### REQUEST 1
Using the text on Pyrrhus of Epirus, decide whether each statement agrees with it, answering yes or no and quoting the deciding words: (a) Hannibal ranked Pyrrhus, without qualification, as the greatest general of the ancient world. (b) Pyrrhus was a second cousin of Alexander. (c) Pyrrhus was left adrift at the age of two.

### QUOTED TEXT
Pyrrhus of Epirus by   Jeff Champion  The time of the Diadochi has always been one of my favorite eras of hi...

Pyrrhus of Epirus by Jeff Champion Pyrrhus of Epirus by Jeff Champion

Pyrrhus of Epirus by Jeff Champion

Pyrrhus of Epirus by Jeff Champion

by

 



 The time of the Diadochi has always been one of my favorite eras of history for reading and gaming. Forget Alexander; without the cast of generals he had around him, he might just be a footnote in history. Pyrrhus's life spans through the time of the Diadochi and Epigoni. As a youth he is fighting along side Antigonus and Demetrius in the largest battle of the Hellenistic period, Ipsus. Pyrrhus's life is definitely one that should have a movie made of it. His fortunes were always up and down, but his personal bravery and his generalship was never in question. Hannibal ranked him as either the greatest or second greatest general of the ancient world   (Plutarch recounts both in different places). Left adrift at the age of two to the fortunes of war, his battles for his patrimony and conquest are the stuff of legends. Out of all the kings at the time, he was the one that most people considered to be a true successor to Alexander, who was actually his second cousin. Pyrrhus's uncle Alexander Molossus invaded Italy, and fought the Romans as his nephew later would. Livy has Alexander Molossus saying at his death "that he fought men, while his other nephew Alexander waged war against women". On to the actual book.

### DATA FOR PROCESSING

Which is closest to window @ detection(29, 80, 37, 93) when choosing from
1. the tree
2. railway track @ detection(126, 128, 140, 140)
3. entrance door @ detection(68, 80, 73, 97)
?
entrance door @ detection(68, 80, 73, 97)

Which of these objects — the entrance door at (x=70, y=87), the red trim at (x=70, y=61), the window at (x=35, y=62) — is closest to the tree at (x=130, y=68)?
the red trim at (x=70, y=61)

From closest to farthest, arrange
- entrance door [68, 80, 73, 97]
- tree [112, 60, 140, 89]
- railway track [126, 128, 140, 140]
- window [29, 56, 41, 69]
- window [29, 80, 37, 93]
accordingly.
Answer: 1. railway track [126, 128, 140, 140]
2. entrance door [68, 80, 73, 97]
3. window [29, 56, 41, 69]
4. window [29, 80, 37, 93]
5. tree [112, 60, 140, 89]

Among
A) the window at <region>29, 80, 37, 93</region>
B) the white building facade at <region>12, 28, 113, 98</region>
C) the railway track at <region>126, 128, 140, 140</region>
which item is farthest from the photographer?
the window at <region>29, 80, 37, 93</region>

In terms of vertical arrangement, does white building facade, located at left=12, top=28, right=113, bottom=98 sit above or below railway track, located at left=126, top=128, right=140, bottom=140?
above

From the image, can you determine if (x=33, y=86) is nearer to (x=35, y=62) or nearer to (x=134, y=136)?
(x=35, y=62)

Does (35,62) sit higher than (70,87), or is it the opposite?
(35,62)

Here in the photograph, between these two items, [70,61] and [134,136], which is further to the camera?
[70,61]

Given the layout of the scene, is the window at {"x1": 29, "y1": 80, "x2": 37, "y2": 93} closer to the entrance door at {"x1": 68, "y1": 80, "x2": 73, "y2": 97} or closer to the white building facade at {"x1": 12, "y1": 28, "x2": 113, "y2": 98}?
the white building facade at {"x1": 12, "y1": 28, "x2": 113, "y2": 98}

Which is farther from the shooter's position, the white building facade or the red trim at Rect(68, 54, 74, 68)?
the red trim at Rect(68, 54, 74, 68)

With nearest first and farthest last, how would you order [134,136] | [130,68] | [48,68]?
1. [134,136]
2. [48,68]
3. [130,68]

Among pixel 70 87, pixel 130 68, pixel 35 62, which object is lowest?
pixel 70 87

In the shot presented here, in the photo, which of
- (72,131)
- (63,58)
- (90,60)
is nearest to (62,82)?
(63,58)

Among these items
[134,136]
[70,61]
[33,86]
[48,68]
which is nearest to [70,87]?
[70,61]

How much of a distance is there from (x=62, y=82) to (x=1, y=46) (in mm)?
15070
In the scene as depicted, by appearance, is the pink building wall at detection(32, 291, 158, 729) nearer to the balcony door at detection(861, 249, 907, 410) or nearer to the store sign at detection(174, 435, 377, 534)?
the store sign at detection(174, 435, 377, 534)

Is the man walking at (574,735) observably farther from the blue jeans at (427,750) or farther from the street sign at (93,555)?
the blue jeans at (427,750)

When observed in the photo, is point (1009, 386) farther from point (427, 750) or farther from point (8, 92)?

### REQUEST 2
Recast the rows above as a Markdown table with columns Row and Line. Cover everything from the line containing "In the scene" down to the last line of those rows, numbering each line and skipping blank lines.

### EXERCISE OUTPUT 1
(a) No: "Hannibal ranked him as either the greatest or second greatest general of the ancient world"
(b) Yes: "who was actually his second cousin"
(c) Yes: "Left adrift at the age of two to the fortunes of war"

### EXERCISE OUTPUT 2
| Row | Line |
|---|---|
| 1 | In the scene as depicted, by appearance, is the pink building wall at detection(32, 291, 158, 729) nearer to the balcony door at detection(861, 249, 907, 410) or nearer to the store sign at detection(174, 435, 377, 534)? |
| 2 | the store sign at detection(174, 435, 377, 534) |
| 3 | Is the man walking at (574,735) observably farther from the blue jeans at (427,750) or farther from the street sign at (93,555)? |
| 4 | the blue jeans at (427,750) |
| 5 | When observed in the photo, is point (1009, 386) farther from point (427, 750) or farther from point (8, 92)? |